These items include equity-based compensation expense and certain
other charges and gains that we do not believe reflect our
underlying business performance. We are not able to provide a
reconciliation of our non-GAAP financial guidance to the
corresponding GAAP measures without unreasonable effort because of
the uncertainty and variability of the nature and amount of these
future charges and costs. This is due to the inherent difficulty of
forecasting the timing of certain events that have not yet occurred
and are out of the Company’s control.
We believe that these non-GAAP financial
measures not only provide its management with comparable financial
data for internal financial analysis but also provide meaningful
supplemental information to investors. Specifically, these non-GAAP
financial measures allow investors to better understand the
performance of our business, facilitate a more meaningful
comparison of our actual results on a period-over-period basis and
provide for a more complete understanding of factors and trends
affecting our business. We have provided this information as a
means to evaluate the results of our ongoing operations alongside
GAAP measures such as gross profit, operating income (loss) and net
income (loss). Other companies in our industry may calculate these
items differently than we do. These non-GAAP measures should not be
considered as a substitute for the most directly comparable
financial measures prepared in accordance with GAAP, such as net
income (loss) or net income (loss) per share as a measure of
financial performance, cash flows from operating activities as a
measure of liquidity, or any other performance measure derived in
accordance with GAAP. Non-GAAP financial measures have limitations
as analytical tools, and investors should not consider them in
isolation or as a substitute for analysis of the Company’s results
as reported under GAAP.
Cautionary Statement Concerning
Forward-Looking Statements
This press release contains forward-looking
statements within the meaning of the Private Securities Litigation
Reform Act of 1995 and other legal authority. Forward-looking
statements can be identified by words such as “may,” “continue(s),”

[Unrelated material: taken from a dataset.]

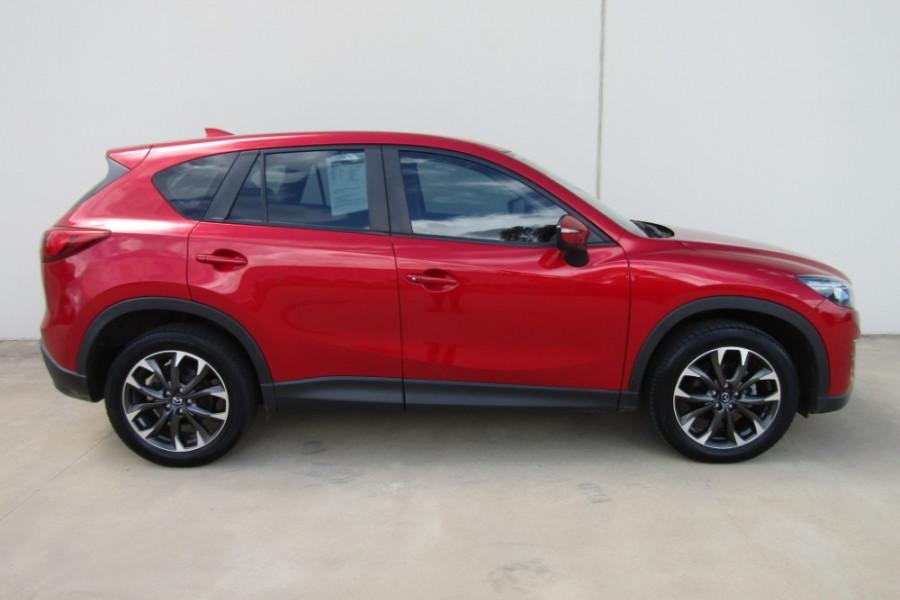 2016 Mazda CX-5 KE1022 AKERA Suv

“believe,” “anticipate,” “could,” “should,” “intend,” “plan,”
“will,” “aim(s),” “can,” “would,” “expect(s),” “expectation(s),”
“estimate(s),” “project(s),” “forecast(s)”, “positioned,”
“approximately,” “potential,” “goal,” “pro forma,” “strategy,”
“outlook” or the negative of these words or other similar terms or
expressions that concern our expectations, strategy, plans, or
intentions. All statements, other than statements of historical
facts, included in this press release under the heading “Outlook”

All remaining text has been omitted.